_PROVIDED DATA:_

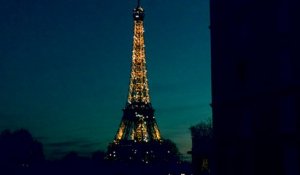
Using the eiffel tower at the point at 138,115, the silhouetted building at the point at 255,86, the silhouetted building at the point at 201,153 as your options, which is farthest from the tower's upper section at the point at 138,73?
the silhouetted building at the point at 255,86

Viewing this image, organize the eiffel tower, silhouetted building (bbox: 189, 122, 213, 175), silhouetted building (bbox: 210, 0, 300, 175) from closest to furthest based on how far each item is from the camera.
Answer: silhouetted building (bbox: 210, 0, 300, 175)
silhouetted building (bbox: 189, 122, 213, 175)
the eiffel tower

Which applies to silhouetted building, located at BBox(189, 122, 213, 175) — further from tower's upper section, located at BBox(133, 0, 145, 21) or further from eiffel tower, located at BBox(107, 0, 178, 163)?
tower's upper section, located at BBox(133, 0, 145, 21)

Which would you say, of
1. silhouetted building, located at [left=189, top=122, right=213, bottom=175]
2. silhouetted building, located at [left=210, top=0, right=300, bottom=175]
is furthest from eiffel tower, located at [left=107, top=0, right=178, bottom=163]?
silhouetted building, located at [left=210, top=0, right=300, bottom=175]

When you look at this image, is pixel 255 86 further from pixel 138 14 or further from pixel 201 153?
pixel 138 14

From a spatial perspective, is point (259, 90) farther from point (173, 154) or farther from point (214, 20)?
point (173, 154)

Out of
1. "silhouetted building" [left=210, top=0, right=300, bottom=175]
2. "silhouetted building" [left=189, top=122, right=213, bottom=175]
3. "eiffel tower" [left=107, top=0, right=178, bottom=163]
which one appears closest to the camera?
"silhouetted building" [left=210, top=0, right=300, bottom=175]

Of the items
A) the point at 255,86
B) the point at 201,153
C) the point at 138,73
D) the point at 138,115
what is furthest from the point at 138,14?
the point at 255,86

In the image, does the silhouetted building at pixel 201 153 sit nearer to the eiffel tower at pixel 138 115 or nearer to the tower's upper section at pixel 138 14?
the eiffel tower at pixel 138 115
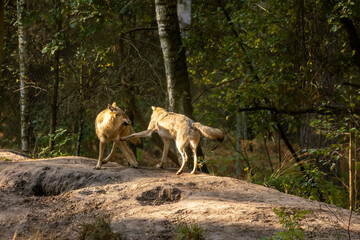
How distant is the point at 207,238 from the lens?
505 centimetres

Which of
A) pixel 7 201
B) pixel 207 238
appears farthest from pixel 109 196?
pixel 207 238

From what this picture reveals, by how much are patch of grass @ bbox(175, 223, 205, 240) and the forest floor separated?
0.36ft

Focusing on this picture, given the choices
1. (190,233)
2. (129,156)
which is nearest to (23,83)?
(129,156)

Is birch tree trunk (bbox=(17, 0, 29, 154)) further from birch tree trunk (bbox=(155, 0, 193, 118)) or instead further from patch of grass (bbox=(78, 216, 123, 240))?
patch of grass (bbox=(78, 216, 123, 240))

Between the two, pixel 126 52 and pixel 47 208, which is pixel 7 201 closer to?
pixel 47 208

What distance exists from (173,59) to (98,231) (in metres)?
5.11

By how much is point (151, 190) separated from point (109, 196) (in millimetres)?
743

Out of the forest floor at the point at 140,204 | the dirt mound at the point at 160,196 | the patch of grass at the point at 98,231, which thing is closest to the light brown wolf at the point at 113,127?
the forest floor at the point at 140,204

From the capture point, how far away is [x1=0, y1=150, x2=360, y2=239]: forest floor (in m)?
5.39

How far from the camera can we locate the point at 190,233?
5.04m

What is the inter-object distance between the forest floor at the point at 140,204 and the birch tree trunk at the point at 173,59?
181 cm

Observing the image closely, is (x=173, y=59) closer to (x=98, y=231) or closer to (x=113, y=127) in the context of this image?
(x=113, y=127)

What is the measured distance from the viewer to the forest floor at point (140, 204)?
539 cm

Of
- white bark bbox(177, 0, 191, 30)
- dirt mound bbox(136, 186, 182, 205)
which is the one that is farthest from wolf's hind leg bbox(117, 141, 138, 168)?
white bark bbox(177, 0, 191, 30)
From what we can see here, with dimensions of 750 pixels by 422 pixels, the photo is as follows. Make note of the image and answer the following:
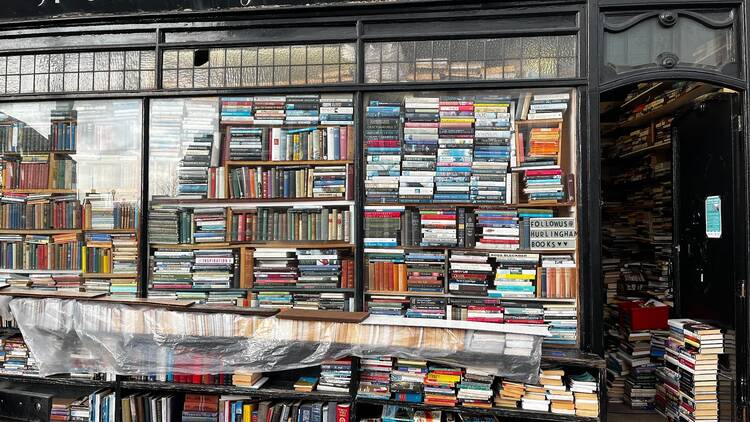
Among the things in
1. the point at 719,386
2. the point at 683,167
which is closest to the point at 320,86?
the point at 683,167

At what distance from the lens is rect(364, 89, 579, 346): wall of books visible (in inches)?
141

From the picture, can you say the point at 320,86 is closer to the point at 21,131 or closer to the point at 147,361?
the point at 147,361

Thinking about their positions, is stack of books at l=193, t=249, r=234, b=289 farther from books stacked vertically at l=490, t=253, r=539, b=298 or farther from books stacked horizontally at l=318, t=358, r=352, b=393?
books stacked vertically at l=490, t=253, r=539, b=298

_SET PROBLEM:_ Copy the entries from the line with "In the image, does" up to and including the line with "505 centimetres", leaving out the pictures.

_RESPONSE:_
In the image, does the silhouetted building at pixel 201 153 sit nearer to the eiffel tower at pixel 138 115 or nearer to the tower's upper section at pixel 138 14?
the eiffel tower at pixel 138 115
How distant is the point at 207,238 from the lens?
505 centimetres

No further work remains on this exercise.